The Frozen Autumn: Well, it depends on what you mean by saying ‘at a regular basis’; if that means every year, well no, we don’t. We’ve never stopped making music with The Frozen Autumn since 1993, but we don’t feel the urge to follow a release-schedule shaped on a mainstream model for which musicians should issue something as frequently as possible just to please the market, even if, artistically speaking, they have nothing new to say, or they are not ready to say it.
Moreover, nowadays in our scene, new and old bands sometimes get glorified (rightly or wrongly) after having released just a couple of 45 inches vinyls altogether, so the concept of releasing albums on a regular basis, if not releasing albums tout-court, now has just a very relative meaning, especially when defining an alternative artist’s activity and value.
We absolutely love “The Fellow Traveller”, needless to say. What kind of album is it? The kind of album you spend years to work on, so that no detail gets neglected.
Q: Your music has been always characterized by melancholia although your sound remains hard to define. It all feels like the emotional content is much more important that the music style! How does it feel for you and what are the main themes running through “The Fellow Traveller”?
The Frozen Autumn: We’re original, that’s for sure. We’ve worked hard and we were able to develop our own style through the years, so that our sound is totally recognizable, though versatile so that’s why you cannot really label it. We love to call it ‘frozen wave’ btw, so feel free to use that term too. We don’t know whether the emotional content takes over the music, we just know that we do what we like to do, the way we know best, with honesty. The main theme is the ‘travel’: in space, in time, through non-lieux, through dimensions, through life, through galaxies, in dreams, a metaphysical travel too. And having worked and toured together for more than 2 decades now, we can well define ourselves ‘fellow travellers’.
Q: It took you a few years to write and accomplish this new album. What have been the main difficulties you encountered during the entire process?
The Frozen Autumn: Rome wasn’t built in a day. We released the EP “Lie In Wait” in December 2014 and we finished “The Fellow Traveller” at the end of 2016. Then we had to prepare the graphics and technical details and finally the release was delayed to November 2017 to be worldwide synchronized, since we licensed it to 2 labels, Echozone/Soulfood and Metropolis Records. We personally don’t think 2 years is a huge period to come up with a 60 min running time of good songs and sounds. There are both artistic and technical times, that can hardly be skipped if you want to do things properly.
Q: What happened with Calembour Records, which was your own label? What have been your experiences as ‘label’ and did it change your vision upon the music scene & business?
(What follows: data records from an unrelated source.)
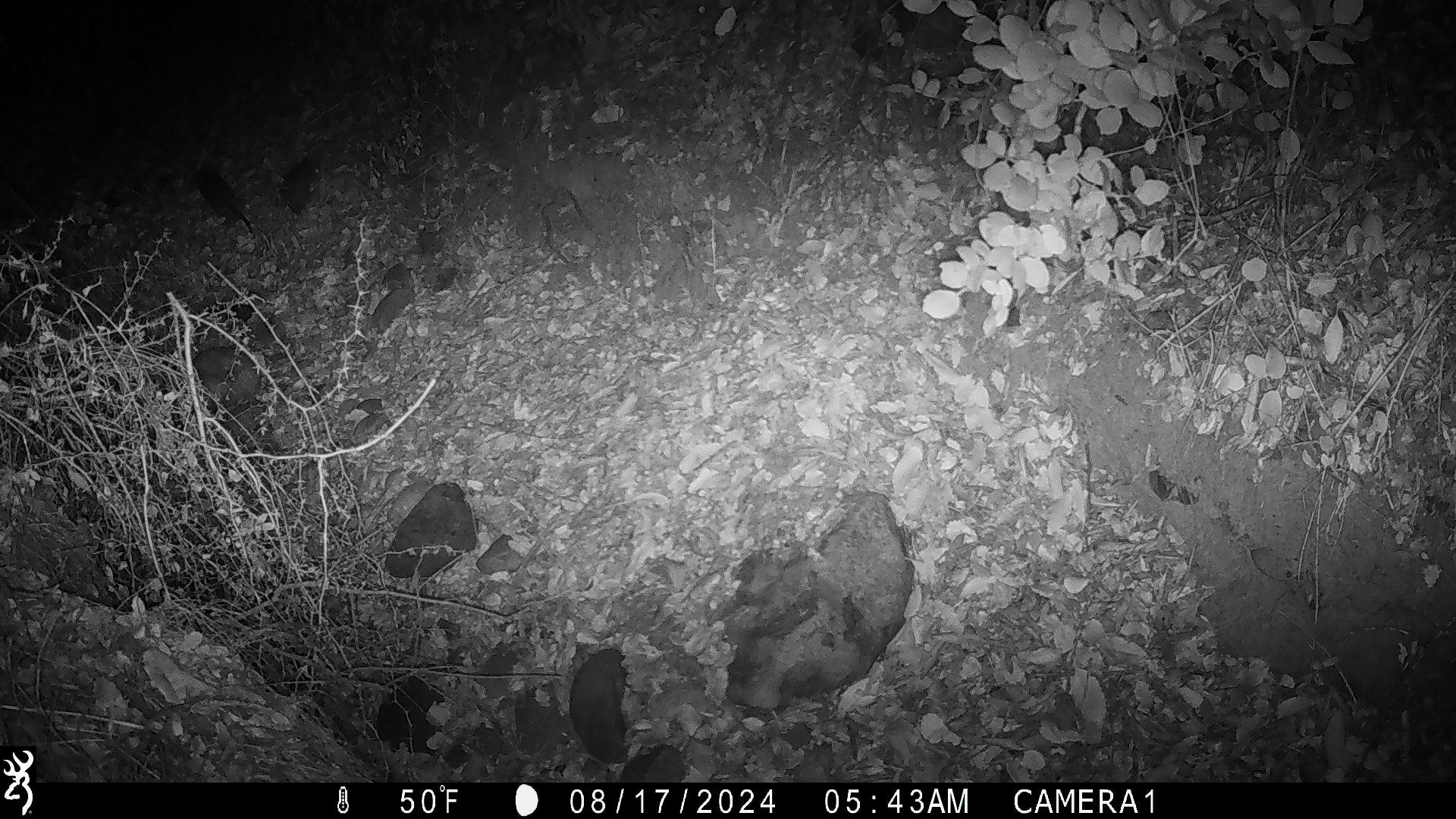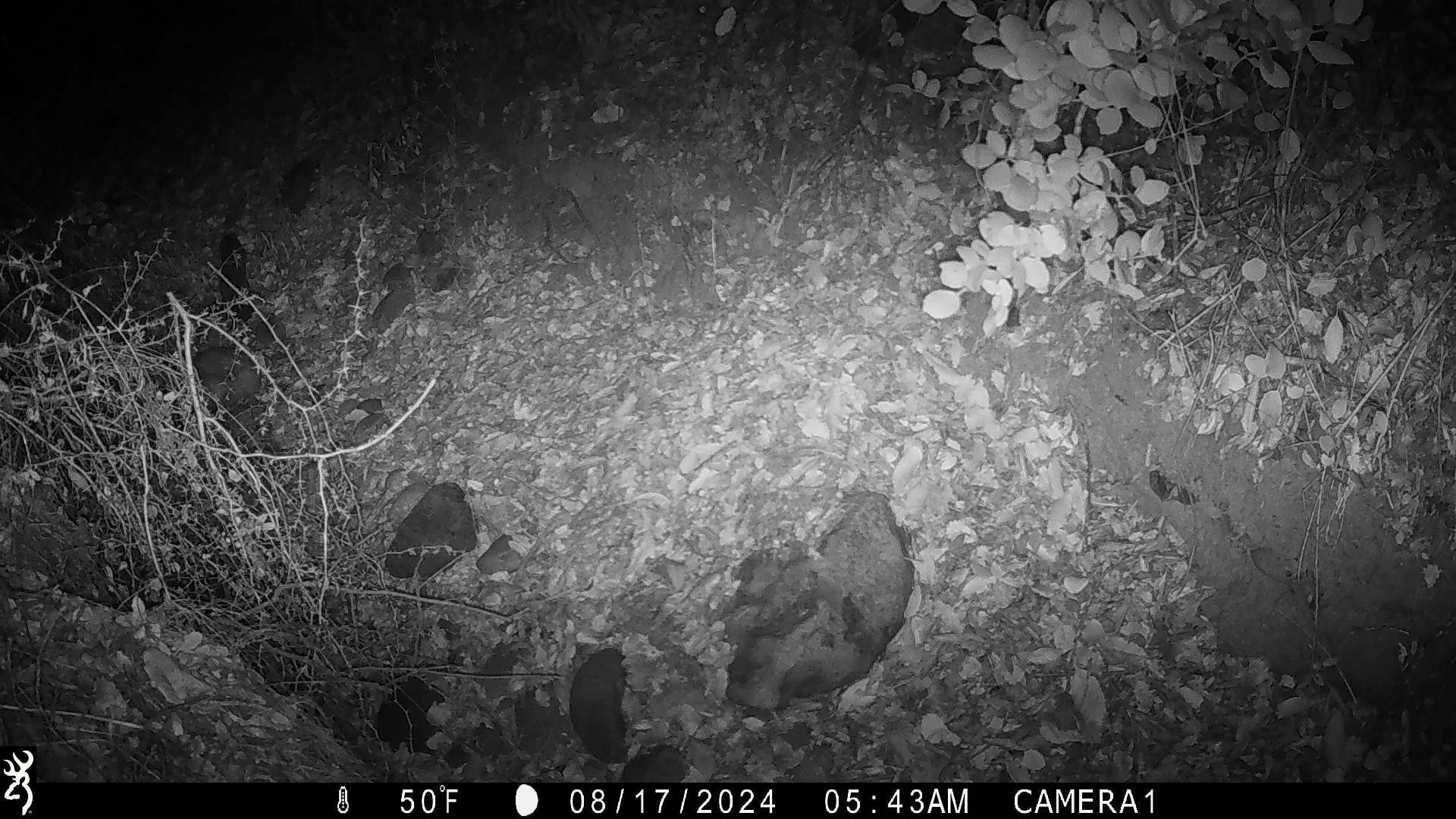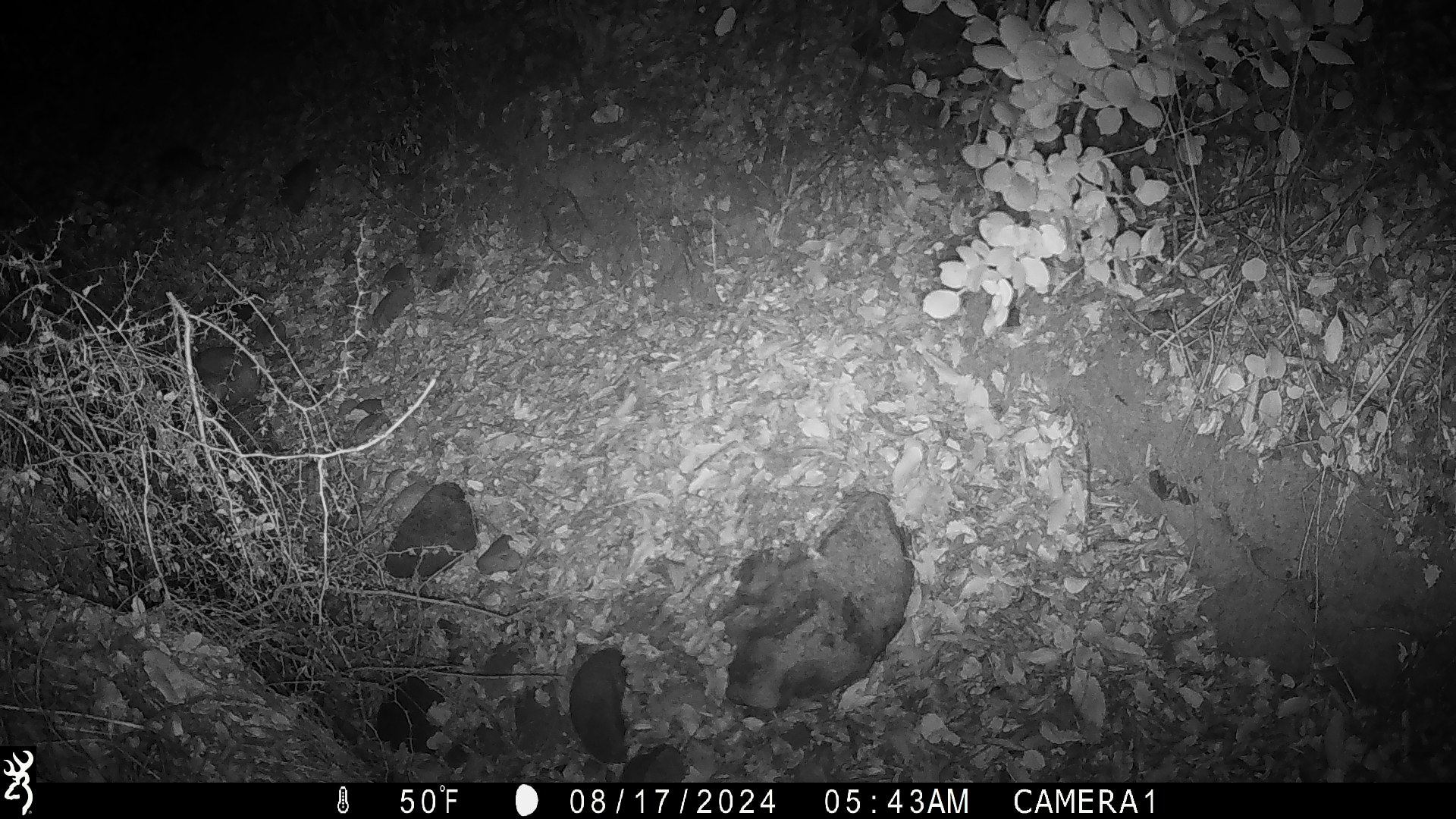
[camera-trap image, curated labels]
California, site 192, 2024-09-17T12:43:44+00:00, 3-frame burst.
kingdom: Animalia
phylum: Chordata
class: Mammalia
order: Rodentia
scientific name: Rodentia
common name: mouse or rat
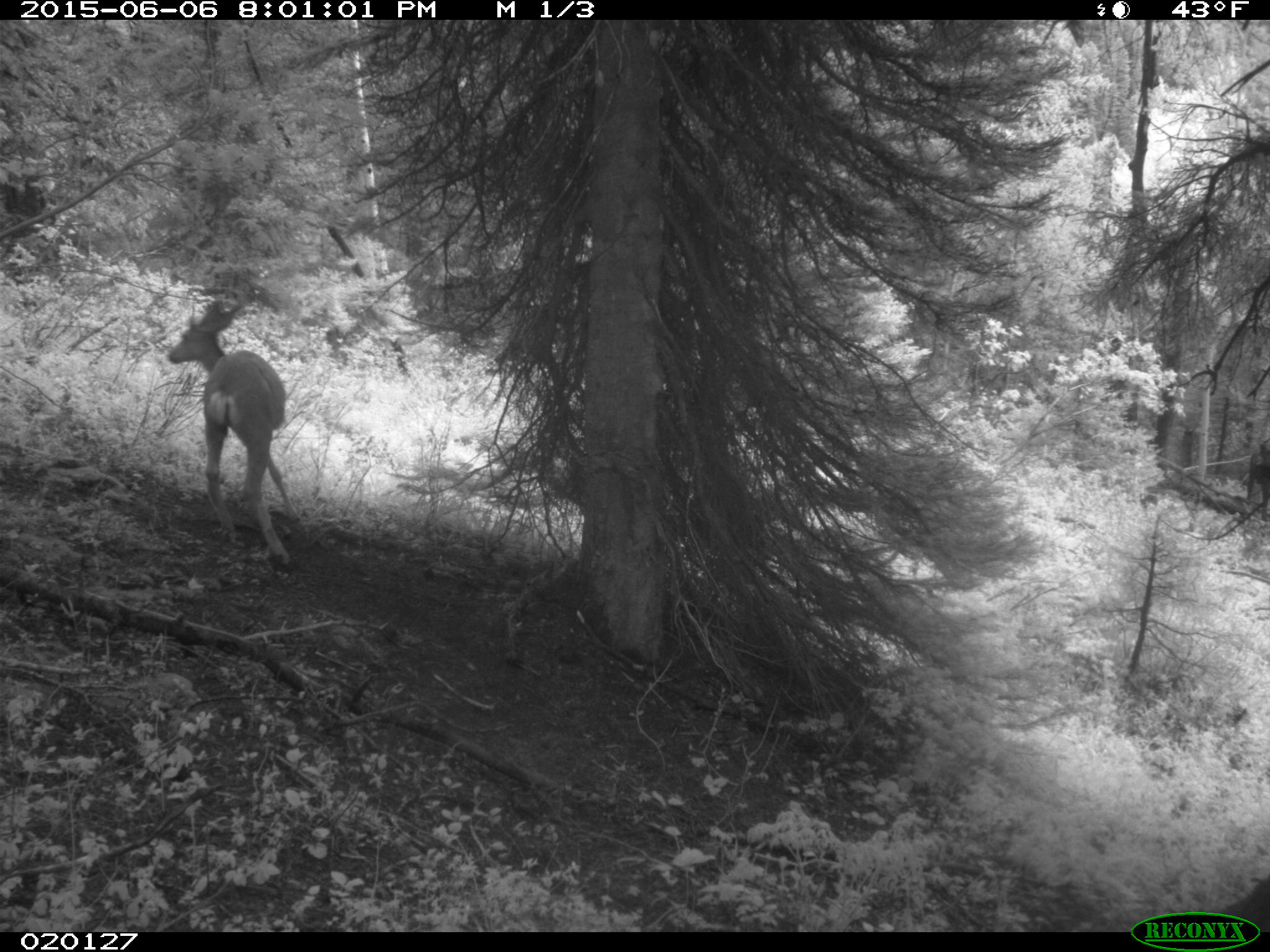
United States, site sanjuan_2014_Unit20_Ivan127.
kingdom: Animalia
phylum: Chordata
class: Mammalia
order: Artiodactyla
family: Cervidae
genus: Odocoileus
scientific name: Odocoileus hemionus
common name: mule deer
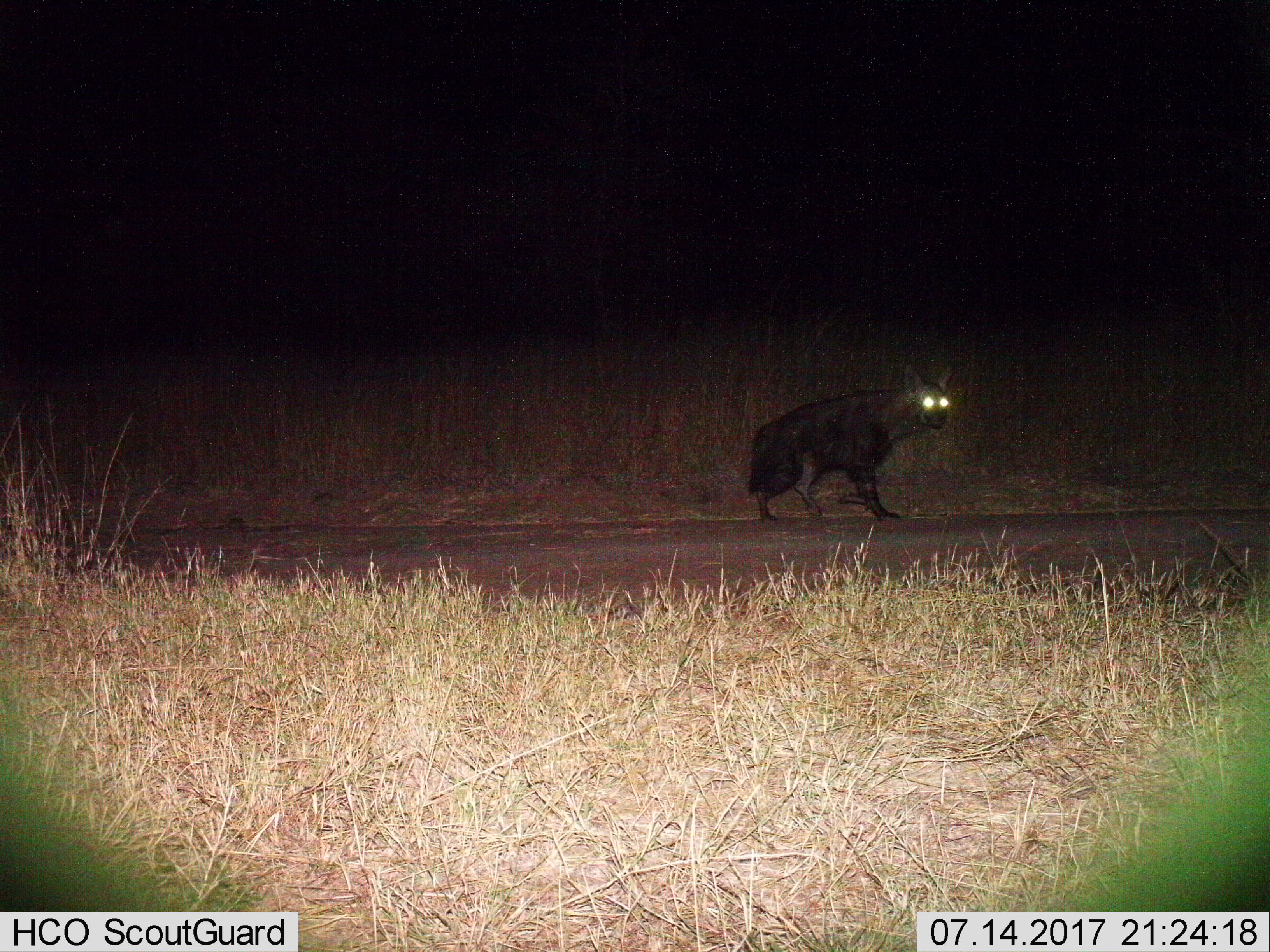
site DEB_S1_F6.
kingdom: Animalia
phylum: Chordata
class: Mammalia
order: Carnivora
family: Hyaenidae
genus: Parahyaena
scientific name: Parahyaena brunnea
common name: brown hyena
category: hyenabrown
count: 1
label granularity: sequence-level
The Frozen Autumn: Calembour Records is in stand-by because of lack of time. The trademark still exists and so does the website etc. etc., however, so we can’t exclude to release something in the future. It surely helped us getting a better insight about what happens behind the scenes and it was a very enriching experience from the human point of view.
Q: You’re working together since 1993 so what makes the chemistry between both of you and do you notice some changes and/or evolution in the song writing and global production process?
The Frozen Autumn: The band exists since 1993, but we’ve been working together since 1996 ‘only’. The chemistry between us is due to a profound mutual knowledge and much in common as for the music taste. We’re tied by the great passion for experimenting with synthesizers and for new-wave music, among other topics. We’ve evolved together artistically and we are each others’ best friends… What else can we say? We’ve been lucky in this sense, and we feel grateful for that.
Q: What will be the next step and further plans for The Frozen Autumn and how do you see yourself evolving as musicians?
The Frozen Autumn: Good question. Keeping on experimenting on sounds and keeping on working together, depicting new acoustic landscapes. Maybe focusing more on the work in studio, rather than on the live activity. We’ve got many ideas on our minds, that are just waiting for us to give them the right music shape. And that’s what we’ll try to do.